BioScience Trends. 2026;20(1):80-90. (DOI: 10.5582/bst.2025.01323)
Predicting non-alcoholic fatty liver disease (NAFLD) using machine learning algorithms: Evidence from a large-scale community cohort in Taiwan
Lin TC, Wei YJ, Liang PC, Tsai PC, Lin YH, Hsieh MH, Jang TY, Wang CW, Hsieh MY, Lin ZY, Yeh ML, Huang JF, Huang CF, Chuang WL, Yu ML, Dai CY, Shi HY
Closely associated with metabolic disorders, non-alcoholic fatty liver disease (NAFLD) substantially increases the risk of hepatocellular carcinoma. This study aimed to apply machine learning (ML) algorithms to a community-based cohort in southern Taiwan to identify key risk factors for NAFLD and to develop predictive models with clinical applicability.
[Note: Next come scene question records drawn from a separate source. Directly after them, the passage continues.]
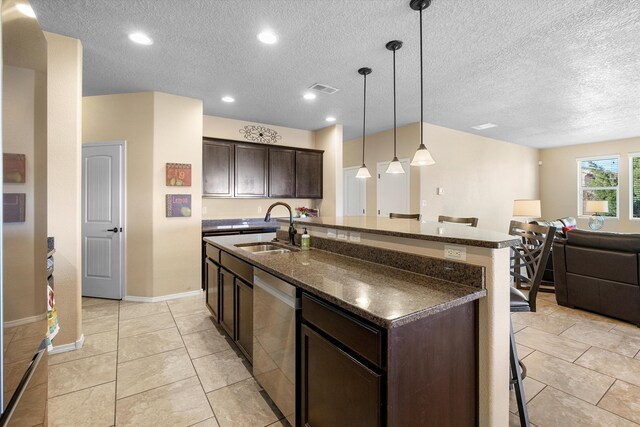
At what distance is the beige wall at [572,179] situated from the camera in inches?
265

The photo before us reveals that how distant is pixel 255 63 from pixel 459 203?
15.9 feet

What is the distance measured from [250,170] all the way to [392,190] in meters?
2.83

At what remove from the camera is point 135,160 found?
390cm

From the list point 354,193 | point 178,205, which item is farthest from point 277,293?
point 354,193

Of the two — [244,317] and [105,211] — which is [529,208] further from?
[105,211]

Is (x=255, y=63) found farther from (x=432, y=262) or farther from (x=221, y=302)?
(x=432, y=262)

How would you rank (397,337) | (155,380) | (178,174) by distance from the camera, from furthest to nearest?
(178,174) < (155,380) < (397,337)

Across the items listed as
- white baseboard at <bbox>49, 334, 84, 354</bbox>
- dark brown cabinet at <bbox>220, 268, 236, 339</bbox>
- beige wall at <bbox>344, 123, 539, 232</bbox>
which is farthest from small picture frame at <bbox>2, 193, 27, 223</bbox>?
beige wall at <bbox>344, 123, 539, 232</bbox>

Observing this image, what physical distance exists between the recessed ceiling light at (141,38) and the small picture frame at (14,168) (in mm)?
2417

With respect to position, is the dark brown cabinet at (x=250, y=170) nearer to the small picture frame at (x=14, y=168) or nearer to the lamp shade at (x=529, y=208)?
the small picture frame at (x=14, y=168)

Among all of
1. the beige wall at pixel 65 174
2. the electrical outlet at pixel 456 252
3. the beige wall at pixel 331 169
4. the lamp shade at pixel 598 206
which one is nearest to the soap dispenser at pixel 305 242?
the electrical outlet at pixel 456 252

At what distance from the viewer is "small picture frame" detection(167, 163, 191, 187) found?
3971 mm

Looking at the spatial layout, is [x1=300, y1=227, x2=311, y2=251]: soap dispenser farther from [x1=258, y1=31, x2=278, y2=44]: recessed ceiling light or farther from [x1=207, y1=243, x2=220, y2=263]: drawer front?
[x1=258, y1=31, x2=278, y2=44]: recessed ceiling light

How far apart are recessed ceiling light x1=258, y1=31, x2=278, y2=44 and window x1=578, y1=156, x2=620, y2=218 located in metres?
8.23
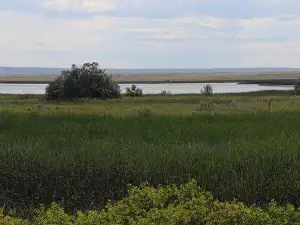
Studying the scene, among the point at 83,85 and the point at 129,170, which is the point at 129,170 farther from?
the point at 83,85

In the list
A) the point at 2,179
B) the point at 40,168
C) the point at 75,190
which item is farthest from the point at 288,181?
the point at 2,179

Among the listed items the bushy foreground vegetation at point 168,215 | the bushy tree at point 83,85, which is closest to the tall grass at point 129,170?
the bushy foreground vegetation at point 168,215

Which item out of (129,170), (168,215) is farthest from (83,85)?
(168,215)

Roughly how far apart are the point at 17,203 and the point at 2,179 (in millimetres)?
824

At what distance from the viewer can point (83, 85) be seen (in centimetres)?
5406

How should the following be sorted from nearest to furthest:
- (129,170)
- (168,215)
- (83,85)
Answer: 1. (168,215)
2. (129,170)
3. (83,85)

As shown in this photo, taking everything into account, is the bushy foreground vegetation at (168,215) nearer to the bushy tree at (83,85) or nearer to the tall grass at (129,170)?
the tall grass at (129,170)

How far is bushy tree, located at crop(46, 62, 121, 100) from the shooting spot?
172 ft

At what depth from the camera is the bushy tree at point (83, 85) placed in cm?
5238

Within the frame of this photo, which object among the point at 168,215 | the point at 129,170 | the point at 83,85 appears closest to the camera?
the point at 168,215

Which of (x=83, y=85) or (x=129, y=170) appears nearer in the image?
(x=129, y=170)

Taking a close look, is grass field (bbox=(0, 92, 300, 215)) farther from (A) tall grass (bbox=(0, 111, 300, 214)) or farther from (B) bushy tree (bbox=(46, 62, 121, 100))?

Data were derived from community health examinations, and eighteen clinical and demographic features were analyzed. Five ML algorithms were evaluated: logistic regression (LR), random forest (RF), K-nearest neighbors (KNN), adaptive boosting (AdaBoost), and extreme gradient boosting (XGBoost). Model performance was assessed using accuracy, precision, recall, F1 score, and area under the receiver operating characteristic curve (AUROC). A total of 7,510 participants were included (38.8% male; mean age 50.9 ± 15.0 years). The dataset was randomly divided into training (80%) and testing (20%) subsets, with no significant differences observed between groups in most independent variables. The Synthetic Minority Over-sampling Technique (SMOTE) was employed to balance NAFLD and non-NAFLD groups in the training dataset. Among all models, XGBoost achieved the highest performance, with an accuracy of 83.48%, precision of 84.31%, recall of 81.21%, F1 score of 82.72%, and AUROC of 92.85%. Feature importance analysis identified low-density lipoprotein cholesterol (LDL-C), body mass index (BMI), waist circumference, fasting plasma glucose (FPG), and triglycerides (TG) as the most influential predictors of NAFLD. ML algorithms, particularly XGBoost, demonstrated high accuracy in predicting NAFLD and effectively identified key clinical predictors. These findings may enhance early diagnosis and facilitate the development of targeted intervention strategies in the management of NAFLD.